Stored data

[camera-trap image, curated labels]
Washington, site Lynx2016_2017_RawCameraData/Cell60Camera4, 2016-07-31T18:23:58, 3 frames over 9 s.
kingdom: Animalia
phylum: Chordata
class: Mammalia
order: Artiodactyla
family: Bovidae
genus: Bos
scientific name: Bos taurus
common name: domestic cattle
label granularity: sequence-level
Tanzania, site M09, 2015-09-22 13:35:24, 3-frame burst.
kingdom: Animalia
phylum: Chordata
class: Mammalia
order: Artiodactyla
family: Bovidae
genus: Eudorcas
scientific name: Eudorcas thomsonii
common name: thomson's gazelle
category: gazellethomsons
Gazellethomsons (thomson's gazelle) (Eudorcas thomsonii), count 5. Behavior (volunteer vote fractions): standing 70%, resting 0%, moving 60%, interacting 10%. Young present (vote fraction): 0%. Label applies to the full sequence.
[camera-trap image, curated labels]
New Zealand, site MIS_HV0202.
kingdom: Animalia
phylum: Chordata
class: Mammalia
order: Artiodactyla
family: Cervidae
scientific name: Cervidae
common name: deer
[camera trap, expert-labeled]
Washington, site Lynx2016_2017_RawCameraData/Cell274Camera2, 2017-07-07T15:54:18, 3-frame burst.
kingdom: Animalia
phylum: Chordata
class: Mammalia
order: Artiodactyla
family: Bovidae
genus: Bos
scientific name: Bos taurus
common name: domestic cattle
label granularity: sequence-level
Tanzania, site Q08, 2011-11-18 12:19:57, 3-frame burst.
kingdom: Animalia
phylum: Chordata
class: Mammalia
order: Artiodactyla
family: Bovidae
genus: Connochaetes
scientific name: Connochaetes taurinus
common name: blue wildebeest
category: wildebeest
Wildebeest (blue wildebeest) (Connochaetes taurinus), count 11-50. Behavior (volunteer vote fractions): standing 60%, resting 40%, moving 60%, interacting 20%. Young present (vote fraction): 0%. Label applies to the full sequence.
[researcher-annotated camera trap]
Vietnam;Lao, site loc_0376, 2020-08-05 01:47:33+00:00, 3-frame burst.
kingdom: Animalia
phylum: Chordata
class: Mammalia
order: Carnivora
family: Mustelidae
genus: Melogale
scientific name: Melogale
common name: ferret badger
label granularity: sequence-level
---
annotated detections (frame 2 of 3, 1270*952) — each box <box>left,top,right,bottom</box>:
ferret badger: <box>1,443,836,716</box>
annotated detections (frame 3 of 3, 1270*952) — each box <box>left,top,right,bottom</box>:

TASK
Above are the records. Identify each line that contains the word "scientific".

ANSWER FOR THIS EXERCISE
scientific name: Bos taurus
scientific name: Eudorcas thomsonii
scientific name: Cervidae
scientific name: Bos taurus
scientific name: Connochaetes taurinus
scientific name: Melogale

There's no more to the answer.